Thursday, July 26, 2012

World’s largest solar power plant may be life threatening

A study a few years back has confirmed that birds flying through a solar field meet sudden death upon accidental contact with a solar panel or suffers a slow death when their feathers are singed or burned off.

The question now is: How dangerous would the world’s largest solar power plant currently being built in the Mojave Desert be to humans and wildlife?

The plant is being equipped with 170,000 garage-door size solar mirrors and a specialized GPS device that will align the plants giant mirrors to track the sun across the desert sky, bouncing radiation to the tops of three 45-story towers which will then heat the water inside the towers to 1,000 degrees, creating steam power for electricity creation.

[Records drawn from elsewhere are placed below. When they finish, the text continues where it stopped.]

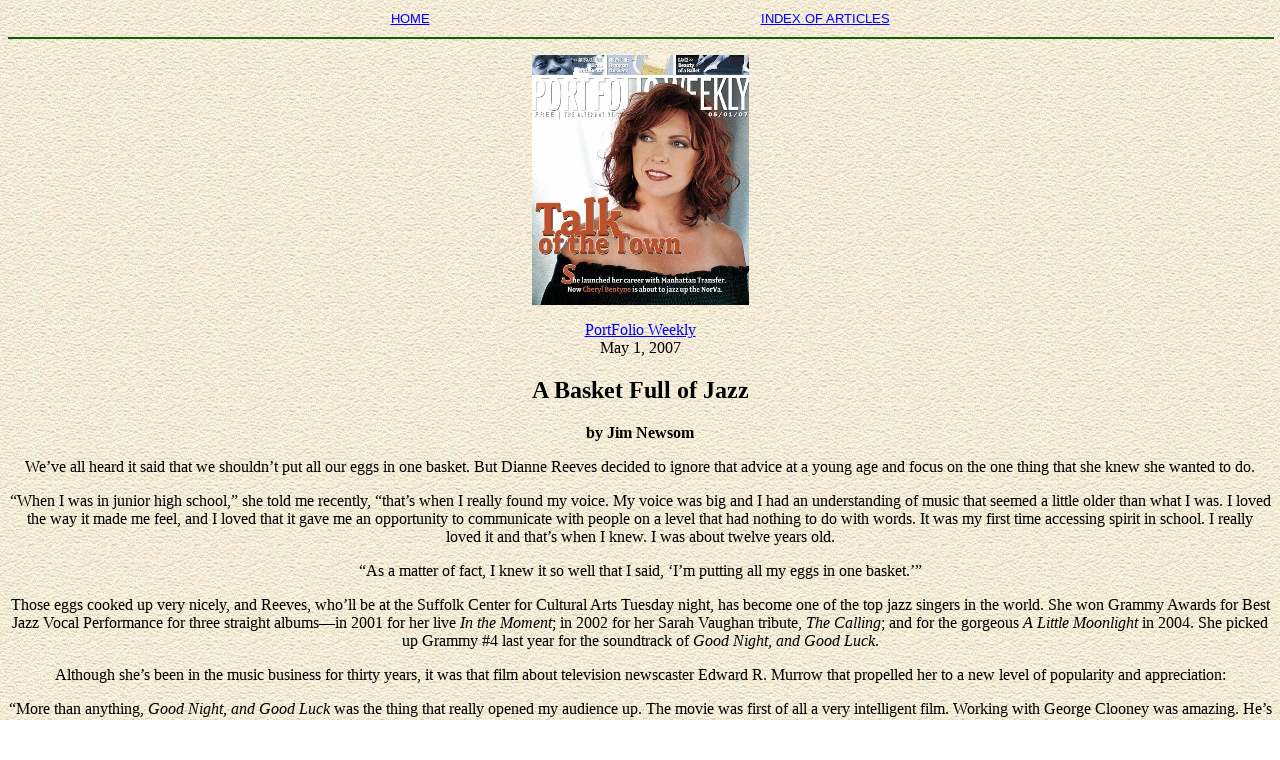

--- FILE ---
content_type: text/html
request_url: http://www.jimnewsom.com/PFW2007/050107-DianneReeves.html
body_size: 6152
content:
<HTML>
<HEAD>
<TITLE>Dianne Reeves: A Basket Full of Jazz</TITLE>
<META NAME="keywords" CONTENT="Dianne Reeves,Good Night and Good Luck,Jim Newsom,Port Folio Weekly,Norfolk,Hampton Roads">
<META NAME="description" CONTENT="Jim Newsom talks with jazz singer Dianne Reeves.">
</HEAD>
<BODY BACKGROUND="images/stucco.jpg" LINK="blue" VLINK="blue" alink="#BD033C">
<CENTER>
<TABLE BORDER="0" width="40%" ALIGN="CENTER">
<tr><td ALIGN="left"><FONT FACE="Arial,Helvetica,Monaco" SIZE="2"><A HREF="http://www.jimnewsom.com/index.html">HOME</A></FONT></td>
<TD ALIGN="right"><FONT FACE="Arial,Helvetica,Monaco" SIZE="2"><A HREF="http://www.jimnewsom.com/articles.html">INDEX OF ARTICLES</A></FONT></TD>
</TR></TABLE>

<HR width="100%" color="#1b590a">
<P>
<IMG SRC="images/CherylBentyneCover.jpg" height=250 width=217 alt="PortFolio Weekly" border=0><P>

<A HREF="http://www.portfolioweekly.com" target="_new">PortFolio Weekly</A><BR>
May 1, 2007<P>

<H2>A Basket Full of Jazz</H2>
<B>by Jim Newsom</B>
<P>
<TABLE WIDTH=570>
<P>	We�ve all heard it said that we shouldn�t put all our eggs in one basket. But Dianne Reeves decided to ignore that advice at a young age and focus on the one thing that she knew she wanted to do.
<P>	�When I was in junior high school,� she told me recently, �that�s when I really found my voice. My voice was big and I had an understanding of music that seemed a little older than what I was. I loved the way it made me feel, and I loved that it gave me an opportunity to communicate with people on a level that had nothing to do with words. It was my first time accessing spirit in school. I really loved it and that�s when I knew. I was about twelve years old.
<P>	�As a matter of fact, I knew it so well that I said, �I�m putting all my eggs in one basket.��
<P>	Those eggs cooked up very nicely, and Reeves, who�ll be at the Suffolk Center for Cultural Arts Tuesday night, has become one of the top jazz singers in the world. She won Grammy Awards for Best Jazz Vocal Performance for three straight albums�in 2001 for her live <I>In the Moment</I>; in 2002 for her Sarah Vaughan tribute, <I>The Calling</I>; and for the gorgeous <I>A Little Moonlight</I> in 2004. She picked up Grammy #4 last year for the soundtrack of <I>Good Night, and Good Luck</I>.
<P>	Although she�s been in the music business for thirty years, it was that film about television newscaster Edward R. Murrow that propelled her to a new level of popularity and appreciation:
<P>	�More than anything, <I>Good Night, and Good Luck</I> was the thing that really opened my audience up. The movie was first of all a very intelligent film. Working with George Clooney was amazing. He�s so broad and he loves live music; he feels that�s the best way to present the music, and I feel that way too, you know, in the moment. The music was very much a part of the storytelling of the film, which was great for me because I got to be on a lot. <P>
�I asked him how did he come to ask me, and he said his aunt [legendary singer Rosemary Clooney] was a big fan. I never knew that.�<P>
Reeves has a broad stylistic range, and some critics have had difficulty understanding that.<P>
�I came along during a time when people were trying to put people in categories,� she said. �Jazz writers would say that I hadn�t made up my mind, but in reality I was trying to find my own voice. I didn�t want to do a commentary on any of the other singers that had already done what they did so well. I wasn�t trying to be Sarah or Ella; I was trying to be Dianne. I knew enough to know that they came out of their surroundings and the culture that was around them at the time, so for me, I was trying to find it.
<P>	�When I was coming up, fusion was just taking hold. It was in its beginning state. At that time, it was a mixture of rock and jazz and classical and world music. It was exploratory. For me, as a young person listening to <I>Bitches Brew</I>, it was like, �What is this! This is pure emotion.� And I remember putting it on after school and dancing to it. Then there were other groups that came out after that like Herbie Hancock with the Headhunters, and I was listening to that plus the Temptations, Sly and the Family Stone, and all of this other good music. And I was trying to find my voice.
<P>	�When I first came out they said �she can�t make up her mind.� And I thought, �you�re saying this about somebody who is 21 years old, who�s trying to establish and find their voice.� And it just made my skin tough. I just kept on doing what I wanted to do.�
<P>	What has always stuck me about Dianne Reeves� singing is her enunciation. She delivers lyrics with a precision that is rare in modern music.
<P>	�Words are powerful,� she noted. �So you want people to know what you�re talking about. I had really great teachers, both that I worked with and that I listened to on records. One person that I loved the way she would tell a story was Carmen McRae. She really was very clear. I loved listening to her for that reason.�
<P>	The other obvious characteristic of Dianne Reeves� vocalizing is her magnificent voice, full and rich and right on the note. That is one thing that hasn�t changed since those junior high days.<P>
�I had an extraordinary voice,� she acknowledged, �with a wide range and a good ear. All the musicians said I sang on pitch. In Detroit, my uncle was a good friend of Coltrane, and he would bring him by his home and have me sing things�he would sing a line and I would sing it right back. And he said, �That little girl has amazing pitch.� So that was always there.� 
<P>

<CENTER>
<FONT FACE="Arial,Helvetica,Sans-Serif" SIZE="2">copyright � 2007 Jim Newsom. All Rights Reserved.</FONT></TABLE>
<P>

<HR width="100%" color="#1b590a">
<TABLE BORDER="0" width="40%" ALIGN="CENTER">
<tr><td ALIGN="left"><FONT FACE="Arial,Helvetica,Monaco" SIZE="2"><A HREF="http://www.jimnewsom.com/index.html">HOME</A></FONT></td>
<TD ALIGN="right"><FONT FACE="Arial,Helvetica,Monaco" SIZE="2"><A HREF="http://www.jimnewsom.com/articles.html">INDEX OF ARTICLES</A></FONT></TD>
</TR></TABLE>
</BODY>
</HTML>


Because of the enormousness of the Ivanpah plant, and the fact that this type of technology has never before been used, researchers are worried about the dire consequences the massive mirrors would have on public safety especially that, for now, they are just relying mostly on computer modeling to provide answers.

Critics of the project, which includes the Defense Department, say no one can specify the dangers because no solar plant has been built on this scale—but it might vaporize birds, blind drivers miles away, flip small airplanes, or even attract Air Force heat-seeking missiles.

Even if the proponents of this huge project find the skeptics wrong, still threatening issues lie present, one way or another, since the federal government is said to be planning more than 100 solar projects in the Mojave Desert.